= Document segment =

It makes sense, then, to assume these qualities have more to do with moving – it's pretty much the only thing that unites an otherwise diverse group of people. If that's right, then I wonder how much these qualities are the result of such a big life change, or whether people with those qualities are simply more likely to do well after a big life change, and be in the position to tell a stranger about their experience. Taking part has a few costs: a bit of free time, perhaps a risk in talking to someone you don't know about something personal. 
 
So those qualities: 
 
I've noticed that people who've talked to me have all seemed naturally curious, and supportive of people doing new things (including me). Moving countries usually means a loss of social capital, often a loss of income, and you might imagine people would therefore be less likely to take part in something that wouldn't directly benefit them. But the people I've spoken to have typically gone out of their way to contribute to the people and places around them, for no direct personal benefit. 
 
Family has been hugely important to everyone, which is interesting when you consider that for most participants, families typically live a long way away. Some participants have not seen family members since leaving their home country, and do not feel that they will again. 
 
A general attitude to bad luck that people often describe as 'philosophical'. I've been genuinely shocked at some of the off-the-cuff comments about life-altering events, and how well people have coped with them. One participant told me about a relationship ending and moving country for a fresh start. Another told me about being on the wrong end of government corruption. Another crossed the Mediterranean as a child on an overcrowded boat full of strangers. Another moved for a partner they loved. Another can't return home because their city has been bombed. I do not personally know how I would cope with many of those things, and feel respect for anyone who has.

= Given data =
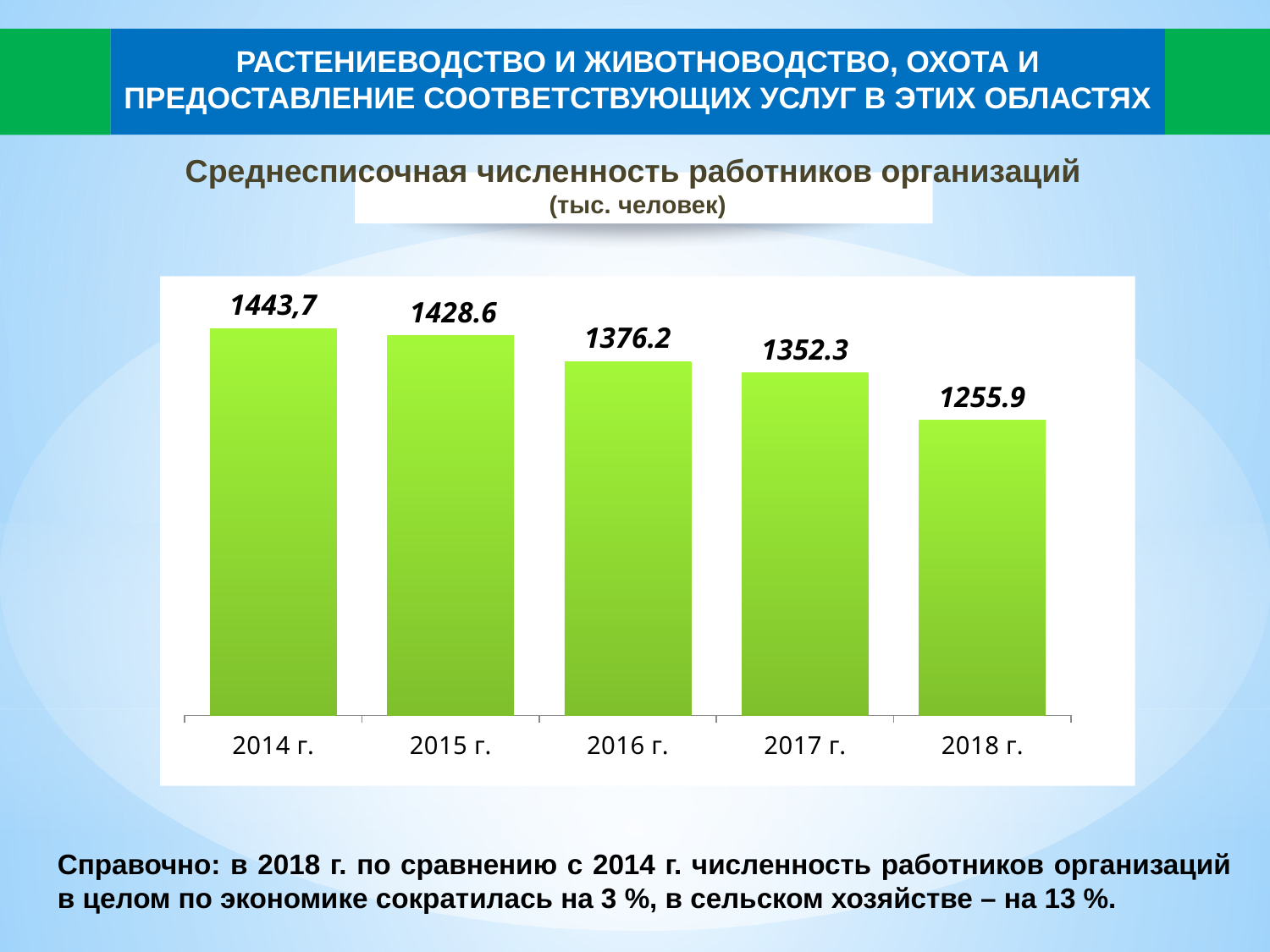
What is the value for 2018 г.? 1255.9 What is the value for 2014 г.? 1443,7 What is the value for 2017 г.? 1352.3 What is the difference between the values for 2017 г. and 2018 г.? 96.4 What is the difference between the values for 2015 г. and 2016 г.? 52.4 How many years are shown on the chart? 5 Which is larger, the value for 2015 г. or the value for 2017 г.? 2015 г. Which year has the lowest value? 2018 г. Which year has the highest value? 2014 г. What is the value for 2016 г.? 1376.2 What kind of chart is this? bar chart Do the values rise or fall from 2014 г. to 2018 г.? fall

= What this exercise asks =
1. Do these statements agree with the piece on moving countries? For each, answer yes or no and quote the deciding words from the text. (a) Some participants have not seen family members since leaving their home country. (b) Moving countries usually brings a gain in income. (c) One participant crossed the Mediterranean as an adult.
2. Copy out the part of the piece on moving countries from "A general attitude" up to and including "anyone who has.".
3. Pick up the piece on moving countries at the point where it stops, and keep writing.
You won't need the material for any of this.

= Exercise results =
1.
(a) Yes: "Some participants have not seen family members since leaving their home country"
(b) No: "Moving countries usually means a loss of social capital, often a loss of income"
(c) No: "Another crossed the Mediterranean as a child on an overcrowded boat full of strangers"

2.
A general attitude to bad luck that people often describe as 'philosophical'. I've been genuinely shocked at some of the off-the-cuff comments about life-altering events, and how well people have coped with them. One participant told me about a relationship ending and moving country for a fresh start. Another told me about being on the wrong end of government corruption. Another crossed the Mediterranean as a child on an overcrowded boat full of strangers. Another moved for a partner they loved. Another can't return home because their city has been bombed. I do not personally know how I would cope with many of those things, and feel respect for anyone who has.

3.
An ambivalence between a warm openness and a nervousness that has always been caused by external pressures. People have been so keen to tell their stories but also anxious about repercussions from authority. Sometimes that authority has been a government in a homeland; sometimes it's someone's boss in the next room, who doesn't want our talk to run over into work time. It's hard to express, but it's a feeling that someone is really going out of their way, in the face of a risk, and that trying to do good things in the cracks between larger authorities is a real part of the migrant experience. 
 
I'll stop there. I don't want to make the people I've talked to seem like one uniform group – they very much aren't. But the above similarities interested me because they really were apparent, and it seemed like something important to share. 

14th August 

Last week I met up with Levin Haegele, production specialist at Space Studios, to discuss the physical shape of my exhibition. Levin is really great at switching between the creative and practical aspects of any project in a way that allows each to inform the other. 
 
The exhibition as currently planned has two main elements: a moving image work, and an archive of sound recordings. I want the sound recordings to be easy to access, so that audience members can move seamlessly between them without having to push buttons, put headphones on or move around too much. I'd imagined hanging speakers, playing at a low volume, so that visitors could wander between them and listen closely whenever something particularly caught their attention. Levin suggested all kinds of practical shapes they could take, back-end hardware that could make it all work, and we discussed the possible creative implications of different options. 
 
One thing I'm particularly thinking about is whether the physical object should tell you something about the person whose voice is being broadcast. On the one hand, there's an argument for all of the audio devices being uniform, so that they don't detract from the voices themselves, which appear different simply because they are. On the other, there's the possibility of telling visitors something about who they'll hear before they approach. Seeing everyday objects with someone else's voice coming from them might provoke empathy, making visitors more likely to listen to what the person is saying. It might also emphasise the uniqueness of each person. I don't yet have a settled view and will be thinking about it a lot, as well as doing a few tests, over the next fortnight. 

24th July 

I've been spending a bit of time recently thinking about the different ways migration is shown on screen. I plan for the central part of my exhibition/installation to be an artists' film, probably quite short in length, and based upon the experience of arriving in the UK. As well as talking to people about their personal experiences, it feels important to watch how migration is typically represented on screen, both by artists and film makers who migrated themselves and those who didn't.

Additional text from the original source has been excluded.